1. What is a Life Lease?
• We tend to think of real estate in two distinct boxes: outright ownership (participation in real estate speculation if you can afford to enter the lottery) or rental (if you cannot). Life leases are a third box with features of both.
• A life lease is a lease in every sense except: Instead of monthly, rent is pre-paid by way of a lump sum entry fee.
• This amount (no more, no less) is returned to the life leaseholder or his or her estate at the end of the lease; it is the same amount, whether the use has been for three years or for thirty years, and regardless of market conditions.
• Entry fee can be calculated as a percentage below the market value of a comparable condo purchase (say 40% to 60%) or, by way of a capitalized value of market rent. e.g. at $1,250 per month, $ 15,000 per annum at 6% =$250,000; 5%= $300,000.

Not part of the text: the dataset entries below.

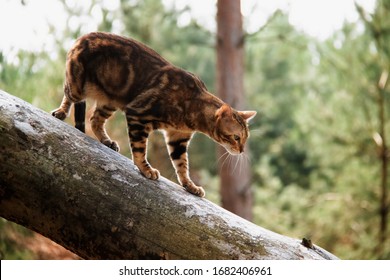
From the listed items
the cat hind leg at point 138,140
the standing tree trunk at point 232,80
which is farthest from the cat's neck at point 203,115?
the standing tree trunk at point 232,80

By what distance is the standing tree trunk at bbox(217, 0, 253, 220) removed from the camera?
171 inches

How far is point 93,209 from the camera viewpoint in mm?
1997

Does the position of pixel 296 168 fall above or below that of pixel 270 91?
below

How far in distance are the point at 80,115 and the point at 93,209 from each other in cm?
69

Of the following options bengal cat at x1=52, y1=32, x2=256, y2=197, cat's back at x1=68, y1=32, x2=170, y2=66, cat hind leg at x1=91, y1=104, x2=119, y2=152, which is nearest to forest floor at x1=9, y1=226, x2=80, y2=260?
cat hind leg at x1=91, y1=104, x2=119, y2=152

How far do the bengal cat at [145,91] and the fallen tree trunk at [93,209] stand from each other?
1.10 ft

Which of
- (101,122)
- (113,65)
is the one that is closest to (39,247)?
(101,122)

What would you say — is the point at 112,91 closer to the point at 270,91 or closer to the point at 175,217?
the point at 175,217

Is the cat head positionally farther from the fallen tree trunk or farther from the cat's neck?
the fallen tree trunk

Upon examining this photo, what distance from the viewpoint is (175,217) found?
206cm

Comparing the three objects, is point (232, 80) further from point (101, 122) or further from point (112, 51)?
point (112, 51)

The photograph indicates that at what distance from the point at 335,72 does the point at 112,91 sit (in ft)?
11.8
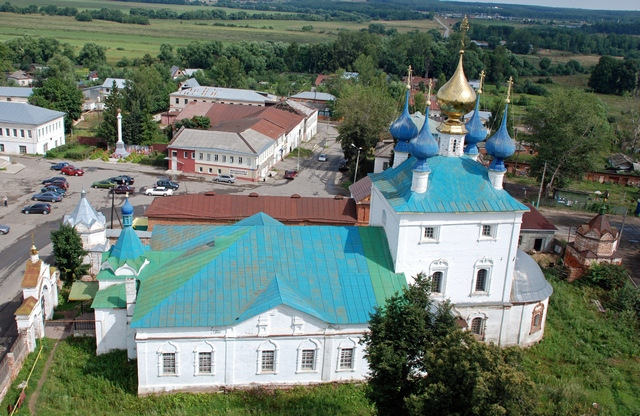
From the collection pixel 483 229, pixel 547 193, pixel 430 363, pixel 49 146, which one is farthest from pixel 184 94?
pixel 430 363

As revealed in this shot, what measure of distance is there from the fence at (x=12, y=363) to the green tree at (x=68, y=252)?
7.68m

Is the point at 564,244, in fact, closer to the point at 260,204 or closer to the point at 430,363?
the point at 260,204

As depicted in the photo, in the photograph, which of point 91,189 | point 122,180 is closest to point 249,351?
point 91,189

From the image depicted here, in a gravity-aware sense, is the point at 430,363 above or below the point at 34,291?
above

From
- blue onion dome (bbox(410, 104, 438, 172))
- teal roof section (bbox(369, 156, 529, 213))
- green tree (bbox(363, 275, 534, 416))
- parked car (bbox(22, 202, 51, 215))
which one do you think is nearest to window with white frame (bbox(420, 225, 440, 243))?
teal roof section (bbox(369, 156, 529, 213))

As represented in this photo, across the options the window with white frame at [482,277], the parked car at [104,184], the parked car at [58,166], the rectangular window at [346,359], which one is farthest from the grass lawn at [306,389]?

2. Benefits to the leaseholder:
• Affordable compared to a conventional purchase.
• Instead of selling their home, investing the proceeds, paying rent with the interest income after paying income tax on it, a life leaseholder invests directly in the project and pays no tax on the pre-paid rent in the form of the entry fee.
• Base rent cannot be increased throughout leaseholder’s life, although the maintenance fee (like a strata fee) can be.

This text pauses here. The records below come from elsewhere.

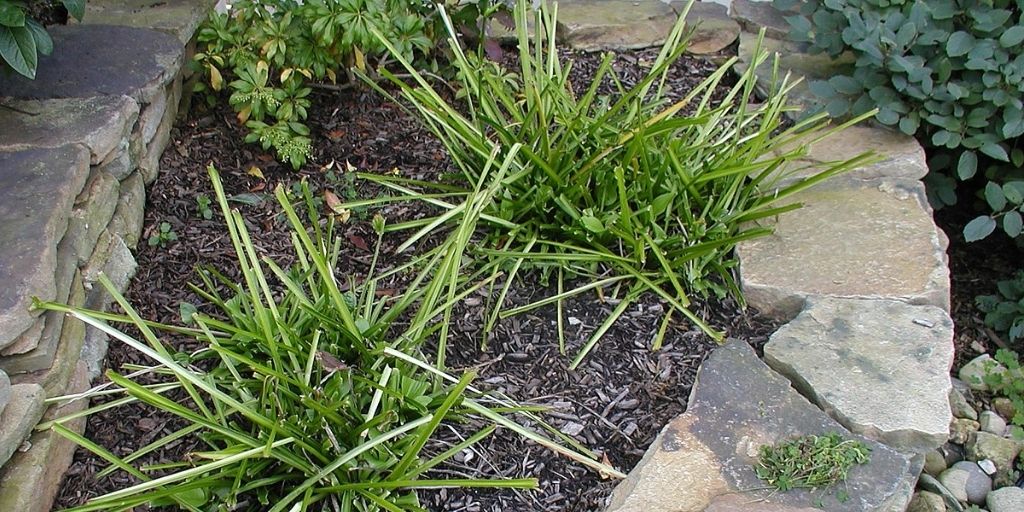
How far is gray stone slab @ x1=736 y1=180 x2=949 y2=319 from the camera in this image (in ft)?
8.37

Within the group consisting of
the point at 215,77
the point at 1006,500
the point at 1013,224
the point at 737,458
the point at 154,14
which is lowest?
the point at 1006,500

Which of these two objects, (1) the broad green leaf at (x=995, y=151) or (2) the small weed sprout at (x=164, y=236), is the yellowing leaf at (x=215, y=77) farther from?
(1) the broad green leaf at (x=995, y=151)

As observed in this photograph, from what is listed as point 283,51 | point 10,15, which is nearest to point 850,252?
point 283,51

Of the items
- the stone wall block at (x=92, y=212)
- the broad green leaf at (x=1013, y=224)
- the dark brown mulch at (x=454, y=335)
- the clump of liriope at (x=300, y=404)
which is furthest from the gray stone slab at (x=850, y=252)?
the stone wall block at (x=92, y=212)

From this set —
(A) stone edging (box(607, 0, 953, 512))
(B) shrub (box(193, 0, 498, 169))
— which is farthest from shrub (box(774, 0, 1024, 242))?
(B) shrub (box(193, 0, 498, 169))

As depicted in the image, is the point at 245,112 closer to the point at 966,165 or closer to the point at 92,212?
the point at 92,212

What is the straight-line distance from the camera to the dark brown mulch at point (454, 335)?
6.99 feet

• Pre-paid rent is returned at end of lease: while no profit, little risk of loss either, provided the project is well managed.
• Life leaseholders may sub-let if they do not want to live in the project right away.
• “Life” can include the life of a surviving co-resident as well.
3. Benefits to the social housing project:
• An attractive funding source for members of the particular community being housed.
• As an example, PAL (Performing Arts Lodge) Vancouver in Coal Harbour raised almost half of its equity requirement of $6,700,000 by approaching 12 of those community members who were fortunate enough to own homes – both those not ready to move, but wanting to make a social investment in their community many times larger than they could afford to donate, and those ready to move and wishing to live within the theatre community.
• Key – City of Vancouver allowed PAL to “count” towards its required equity the 10% non-refundable deposits on the life leases, so the $300,000 actually in the bank from 12 deposits counted as the full $3,000,000 for equity purposes.
• The life lease concept means all are tenants of the project. Keeps the community of residents equal – no tiers of ownership.
• At end of lease, the landlord may take advantage of any increase in the rental market by increasing the entry fee for the next leaseholder: if the initial $1,250 market rent becomes $1,500, then $18,000 @ 5% becomes $360,000, for a “profit” of $60,000 for the landlord.
• OR – landlord may choose to add the life lease unit to its supply of subsidized rental units.
4. Challenges/ Limitations:
• A limited market – almost certainly limited to members of a particular community group who want to make a social investment or live within a community.
• Faith groups, cultural industry workers are examples.
• Must have a minimum age (including partner) PAL used 55, could be 65.
• Life lease is treated as a real estate purchase under Real Estate Development Marketing Act and therefore requires disclosure statement in a form approved by Superintendent of Real Estate.
• Superintendant won’t approve unless some security for repayment of the entry fee is provided – otherwise, just the covenant of the landlord is available.
• Registration of the lease in the LTO would be acceptable but this is very cumbersome unless building is strata titled.
• Without registration, landlord must either:
create a fund sufficient to cash out if replacement life leaseholders are not available; or provide a second mortgage in favour of a third party who acts as a trustee on behalf of life – leaseholders, and maintain sufficient equity space to allow for a lender to advance against the second mortgage if necessary. BC Housing, CMHC and the socially active Credit Unions need to develop appropriate loan and trust instruments to make this work.
• The ratio of life leases to rentals must be just right, because when the life lease units are removed from the income stream, rents on the balance must be sufficient to support any mortgage. In theory, a project could be 100% life leases.